The future relationship will be clearly more distant than EU membership. The schedule for the negotiations is tight, as according to the Act on the Approval of the UK Withdrawal Agreement, the transition period cannot be extended. Due to the tight negotiation schedule, some sectors may fall outside the scope of the agreement starting on 1 January 2021. Businesses in particular should be prepared for this possibility.
On 9 July 2020, the Commission published a Communication entitled “Getting ready for changes – Communication on readiness at the end of the transition period between the European Union and the United Kingdom”. The Communication examines the most important changes that will take place in any event as of the end of the transition period, regardless of whether or not the EU and the UK reach an agreement on their future relationship.
Commission Communication on changes that will take place in any scenario after the transition period
The UK pet passport, with the exception of Northern Ireland pet passports, is no longer valid in the EU and cannot be used for the import of pet dogs, cats or ferrets from the UK to EU Member States. The health certificate required for third country imports shall be used for imports of pet animals.
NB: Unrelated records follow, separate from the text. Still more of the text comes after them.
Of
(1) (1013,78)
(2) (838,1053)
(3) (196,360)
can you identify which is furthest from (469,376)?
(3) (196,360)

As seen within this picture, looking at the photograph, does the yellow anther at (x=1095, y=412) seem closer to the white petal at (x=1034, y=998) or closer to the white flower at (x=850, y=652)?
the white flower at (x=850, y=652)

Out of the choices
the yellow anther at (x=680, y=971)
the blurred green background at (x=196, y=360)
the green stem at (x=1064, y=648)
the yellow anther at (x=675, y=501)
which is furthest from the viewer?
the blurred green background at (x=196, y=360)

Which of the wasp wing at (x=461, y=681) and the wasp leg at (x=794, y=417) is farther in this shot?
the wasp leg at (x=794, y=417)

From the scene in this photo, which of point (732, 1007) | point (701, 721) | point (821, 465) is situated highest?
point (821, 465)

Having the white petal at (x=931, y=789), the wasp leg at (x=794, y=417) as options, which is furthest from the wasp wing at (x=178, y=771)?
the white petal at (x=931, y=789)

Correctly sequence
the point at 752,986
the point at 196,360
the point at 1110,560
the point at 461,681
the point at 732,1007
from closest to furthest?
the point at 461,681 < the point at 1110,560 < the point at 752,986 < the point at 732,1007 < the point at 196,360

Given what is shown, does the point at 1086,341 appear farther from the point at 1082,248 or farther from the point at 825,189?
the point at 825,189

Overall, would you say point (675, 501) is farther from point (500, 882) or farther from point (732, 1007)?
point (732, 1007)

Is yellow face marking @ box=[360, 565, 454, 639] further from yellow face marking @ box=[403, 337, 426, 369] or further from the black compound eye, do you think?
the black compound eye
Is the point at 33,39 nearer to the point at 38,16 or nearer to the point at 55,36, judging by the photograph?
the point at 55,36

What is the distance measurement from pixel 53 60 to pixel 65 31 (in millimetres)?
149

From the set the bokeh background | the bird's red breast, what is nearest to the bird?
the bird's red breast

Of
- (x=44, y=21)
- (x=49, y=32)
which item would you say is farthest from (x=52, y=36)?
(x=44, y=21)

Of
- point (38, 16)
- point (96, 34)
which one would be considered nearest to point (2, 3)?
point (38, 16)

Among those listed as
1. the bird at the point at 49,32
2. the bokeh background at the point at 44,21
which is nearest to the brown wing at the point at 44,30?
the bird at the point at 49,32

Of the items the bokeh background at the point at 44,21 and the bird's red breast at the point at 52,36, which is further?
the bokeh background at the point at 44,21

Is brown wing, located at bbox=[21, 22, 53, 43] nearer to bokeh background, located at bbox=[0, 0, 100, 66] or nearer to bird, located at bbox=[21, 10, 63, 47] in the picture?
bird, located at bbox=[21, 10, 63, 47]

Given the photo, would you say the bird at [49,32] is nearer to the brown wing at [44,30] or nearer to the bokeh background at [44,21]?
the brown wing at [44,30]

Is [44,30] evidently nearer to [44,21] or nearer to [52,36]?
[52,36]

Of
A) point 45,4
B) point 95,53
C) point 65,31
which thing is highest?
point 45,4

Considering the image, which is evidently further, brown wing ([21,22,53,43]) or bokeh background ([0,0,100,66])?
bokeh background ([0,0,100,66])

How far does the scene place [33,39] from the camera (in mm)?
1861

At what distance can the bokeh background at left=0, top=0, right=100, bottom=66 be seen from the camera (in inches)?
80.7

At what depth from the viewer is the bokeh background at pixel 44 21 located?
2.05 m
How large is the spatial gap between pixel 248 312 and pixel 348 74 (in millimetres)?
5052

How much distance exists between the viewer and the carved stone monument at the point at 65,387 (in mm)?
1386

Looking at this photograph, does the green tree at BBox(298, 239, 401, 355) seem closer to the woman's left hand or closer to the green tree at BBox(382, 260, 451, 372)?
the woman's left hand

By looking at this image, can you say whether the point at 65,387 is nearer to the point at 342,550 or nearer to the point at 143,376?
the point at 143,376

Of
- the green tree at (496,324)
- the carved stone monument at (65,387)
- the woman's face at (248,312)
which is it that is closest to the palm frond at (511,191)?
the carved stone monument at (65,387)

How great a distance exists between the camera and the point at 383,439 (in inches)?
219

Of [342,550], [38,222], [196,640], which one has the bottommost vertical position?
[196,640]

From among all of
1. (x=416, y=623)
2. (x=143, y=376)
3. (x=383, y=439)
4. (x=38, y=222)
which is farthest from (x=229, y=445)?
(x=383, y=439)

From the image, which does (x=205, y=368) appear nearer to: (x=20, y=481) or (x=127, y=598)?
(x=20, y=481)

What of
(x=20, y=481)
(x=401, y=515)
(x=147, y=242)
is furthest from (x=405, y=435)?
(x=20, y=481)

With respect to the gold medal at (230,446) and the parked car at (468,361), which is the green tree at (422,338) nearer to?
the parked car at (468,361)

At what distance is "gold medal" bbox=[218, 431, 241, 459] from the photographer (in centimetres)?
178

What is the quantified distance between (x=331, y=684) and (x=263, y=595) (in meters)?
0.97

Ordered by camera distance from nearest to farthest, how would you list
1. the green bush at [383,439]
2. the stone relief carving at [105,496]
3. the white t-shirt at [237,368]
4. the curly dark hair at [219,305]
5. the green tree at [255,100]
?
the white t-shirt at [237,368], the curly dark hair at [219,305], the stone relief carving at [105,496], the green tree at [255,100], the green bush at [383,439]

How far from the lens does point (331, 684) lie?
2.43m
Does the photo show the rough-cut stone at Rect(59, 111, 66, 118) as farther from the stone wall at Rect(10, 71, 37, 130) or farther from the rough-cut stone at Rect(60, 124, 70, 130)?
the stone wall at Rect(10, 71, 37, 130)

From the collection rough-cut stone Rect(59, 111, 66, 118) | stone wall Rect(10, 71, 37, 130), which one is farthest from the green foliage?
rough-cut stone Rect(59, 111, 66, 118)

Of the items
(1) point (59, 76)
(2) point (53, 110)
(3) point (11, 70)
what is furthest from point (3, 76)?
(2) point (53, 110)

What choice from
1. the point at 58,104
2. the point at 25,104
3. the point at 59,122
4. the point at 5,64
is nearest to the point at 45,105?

Pet dogs, cats and ferrets imported from the UK will be required to vaccinate rabies, but not to determine antibodies. Dogs should be treated against Echinococcus multilocularis infection. When pet animals are exported from EU Member States to the UK, the EU pet passport remains valid and pet animals can return from the UK to EU Member States with this pet passport. The UK demands that pet dogs, cats and ferrets from EU Member States be vaccinated against rabies, but not tested for antibodies. Dogs other than those exported directly to the UK from Finland, Ireland, Malta and Norway must be treated against Echinococcus multilocularis.